The intersection of human football expertise and predictive artificial intelligence is reshaping how we analyze international sports. Recently, legendary Italian striker Cristian Vieri made a provocative claim regarding the upcoming 2026 World Cup: he asserted that France possesses "the most complete squad" in world football, making them and reigning champions Argentina the outright favorites. More strikingly, Vieri argued that only two players from the current Italian national team would earn a spot in France's starting lineup.
While purists might debate Vieri's subjective "eye-test" assessment, modern sports analytics and machine learning models offer a fascinating way to stress-test his theory. As we approach the most data-driven World Cup in history, algorithmic evaluations of squad depth, player chemistry, and performance metrics are starting to yield the exact same conclusion as the former Inter Milan forward.
To understand the disparity between the French and Italian squads, we must look at how predictive AI models evaluate roster strength. Advanced systems, such as those utilized by top-tier sports analytics firms, do not merely look at FIFA rankings or transfer market values. Instead, they run thousands of simulated matches using neural networks that evaluate individual player chemistry, tactical adaptability, and historical performance under pressure.
When analyzing the depth charts of both nations, AI models consistently rank France as a statistical anomaly. The French pool of talent is so dense that their "B-team"—composed of players who struggle to make the matchday squad—possesses a higher average Expected Threat (xT) and defensive duel success rate than the starting lineups of 80% of the teams qualified for the 2026 tournament.
In contrast, Italy is currently in a transitional phase. While head coach Luciano Spalletti has revitalized the Azzurri's tactical identity, the predictive data highlights a clear deficit in world-class depth, particularly in the attacking third. AI-driven scouting databases show that Italy's average squad rating sits significantly below France's, validating Vieri's assertion that Les Bleus remain the benchmark for international football.

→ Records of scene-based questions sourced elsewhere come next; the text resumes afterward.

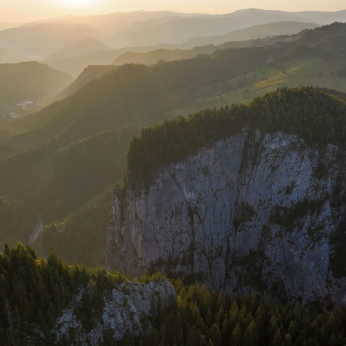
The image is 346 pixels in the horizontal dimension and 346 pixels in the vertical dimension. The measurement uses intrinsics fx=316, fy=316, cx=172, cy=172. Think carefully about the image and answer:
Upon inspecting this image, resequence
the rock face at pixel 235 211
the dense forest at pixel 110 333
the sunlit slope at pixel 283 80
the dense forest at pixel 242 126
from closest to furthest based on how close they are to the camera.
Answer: the dense forest at pixel 110 333
the rock face at pixel 235 211
the dense forest at pixel 242 126
the sunlit slope at pixel 283 80

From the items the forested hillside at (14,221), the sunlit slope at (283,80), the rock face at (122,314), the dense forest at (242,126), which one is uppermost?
the sunlit slope at (283,80)

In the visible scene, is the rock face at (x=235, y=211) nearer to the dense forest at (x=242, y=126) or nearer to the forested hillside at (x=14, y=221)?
the dense forest at (x=242, y=126)

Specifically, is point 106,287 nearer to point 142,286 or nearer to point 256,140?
point 142,286

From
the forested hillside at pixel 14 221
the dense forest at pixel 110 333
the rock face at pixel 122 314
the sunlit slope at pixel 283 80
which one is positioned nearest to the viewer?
the dense forest at pixel 110 333

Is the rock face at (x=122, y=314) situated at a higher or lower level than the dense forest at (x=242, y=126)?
lower

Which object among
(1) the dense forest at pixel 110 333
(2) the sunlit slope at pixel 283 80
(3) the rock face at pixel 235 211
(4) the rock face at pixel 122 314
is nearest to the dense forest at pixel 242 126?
(3) the rock face at pixel 235 211

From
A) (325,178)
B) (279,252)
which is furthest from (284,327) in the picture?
(325,178)

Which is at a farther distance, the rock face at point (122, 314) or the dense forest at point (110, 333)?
the rock face at point (122, 314)
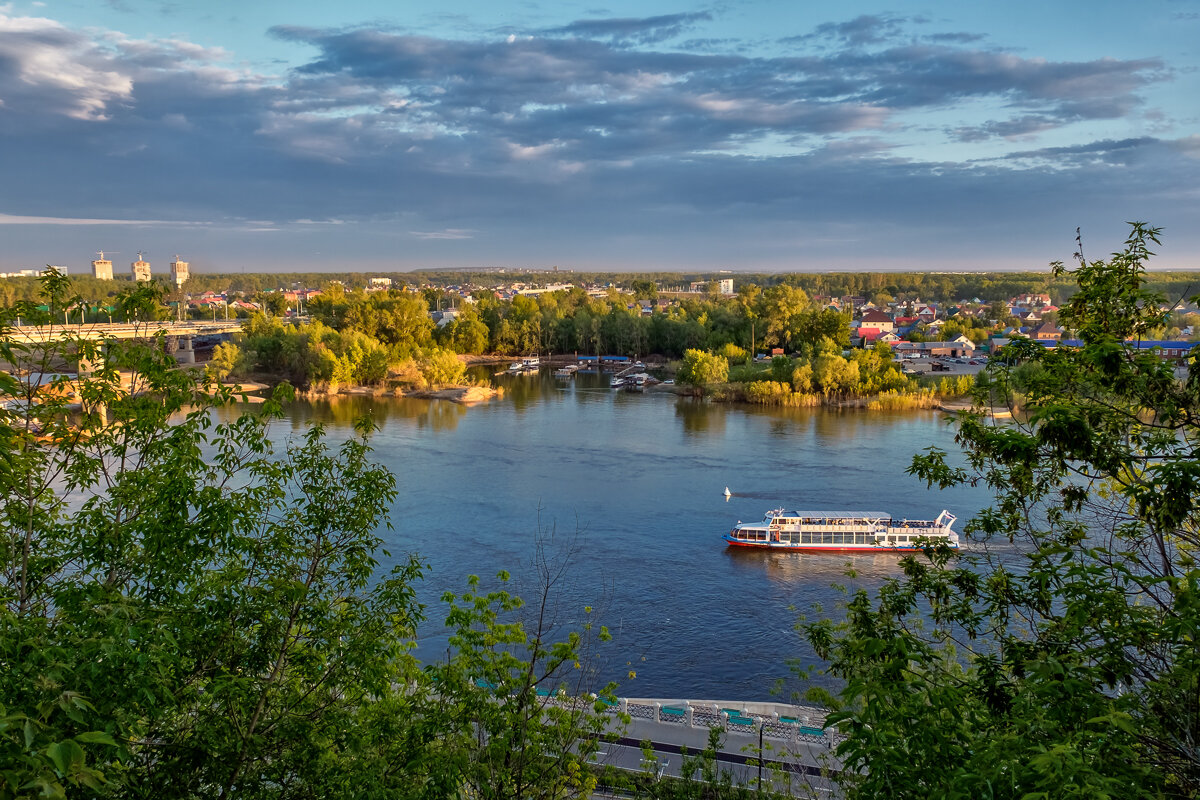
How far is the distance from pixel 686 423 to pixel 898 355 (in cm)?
1552

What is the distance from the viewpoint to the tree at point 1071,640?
1847 millimetres

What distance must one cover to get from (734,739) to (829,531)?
19.8ft

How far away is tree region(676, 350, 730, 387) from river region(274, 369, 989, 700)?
2655 mm

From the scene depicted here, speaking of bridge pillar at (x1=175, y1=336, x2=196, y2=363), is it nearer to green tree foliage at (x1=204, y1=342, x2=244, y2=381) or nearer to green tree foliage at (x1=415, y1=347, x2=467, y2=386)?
green tree foliage at (x1=204, y1=342, x2=244, y2=381)

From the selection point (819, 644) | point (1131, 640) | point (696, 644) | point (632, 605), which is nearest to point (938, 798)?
point (1131, 640)

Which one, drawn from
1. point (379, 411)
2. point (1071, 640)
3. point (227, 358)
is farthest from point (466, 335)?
point (1071, 640)

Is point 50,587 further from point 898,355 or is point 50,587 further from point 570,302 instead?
point 570,302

If we accept Vieri's premise that only two Italian players would start for Didier Deschamps' French side, who are they? While Vieri did not explicitly name his chosen duo, sports science metrics and positional data point to three likely candidates: Nicolò Barella, Alessandro Bastoni, and Gianluigi Donnarumma.
Let’s look at how the data stacks up against France's current starters in those positions:
- The Midfield Engine (Barella vs. France's Midfield): Inter Milan’s Nicolò Barella is widely regarded as one of Europe's elite box-to-box midfielders. Predictive models tracking progressive carries, key passes, and defensive recoveries place Barella in the 95th percentile globally. When compared to French counterparts like Aurélien Tchouaméni or Eduardo Camavinga, Barella offers a unique blend of high-volume pressing and creative output that could arguably displace a starter in Deschamps' midfield.
- The Modern Ball-Playing Center-Back (Bastoni vs. Saliba/Upamecano): Alessandro Bastoni’s line-breaking pass accuracy and progressive passing distance are virtually unmatched among modern central defenders. While France boasts William Saliba and Dayot Upamecano, Bastoni’s specific tactical profile as a left-sided center-back who can initiate attacks would be highly coveted by any manager, including Deschamps.
- The Goalkeeper Debate (Donnarumma vs. Maignan): While Gianluigi Donnarumma has immense tournament experience, AC Milan’s Mike Maignan has established himself as France's undisputed number one. Advanced Post-Shot Expected Goals (PSxG) metrics indicate that Maignan’s shot-stopping and superior ball-distribution skills make him the preferred choice for modern tactical setups, likely keeping Donnarumma on the bench in a combined XI.
Based on these algorithmic comparisons, Vieri's "two-player" estimate is not just a hot take—it is a mathematically sound projection of player quality.
The 2026 World Cup will feature an expanded 48-team format, meaning teams will have to play more matches to lift the trophy. This expansion introduces unprecedented physical demands on players, making squad rotation and depth the single most critical factor in tournament success.
Monte Carlo simulation models run by data scientists show a direct correlation between squad depth and deep tournament runs in high-fatigue scenarios. Because France can rotate world-class talent in almost every position without a significant drop in performance quality, their probability of reaching the semi-finals increases exponentially as the tournament progresses.
Italy, while tactically disciplined, lacks the luxury of swapping out key players without experiencing a drop-off in output. If Barella or Bastoni were to suffer an injury during the grueling tournament, Italy's predictive win-percentage drops by a much larger margin than France's would if they lost a key starter.
As we look toward 2026, the alignment between veteran football intuition—like Vieri's—and artificial intelligence is becoming seamless. National teams are no longer relying solely on scouts' eyes; they are using generative AI to simulate opponent tactics and identify marginal gains.
Vieri’s assessment serves as a reminder that while football is played on grass, the underlying patterns of success are increasingly quantifiable. Whether through the lens of a legendary striker's experience or a complex machine learning algorithm, France's status as the ultimate powerhouse of the 2026 World Cup remains undeniable.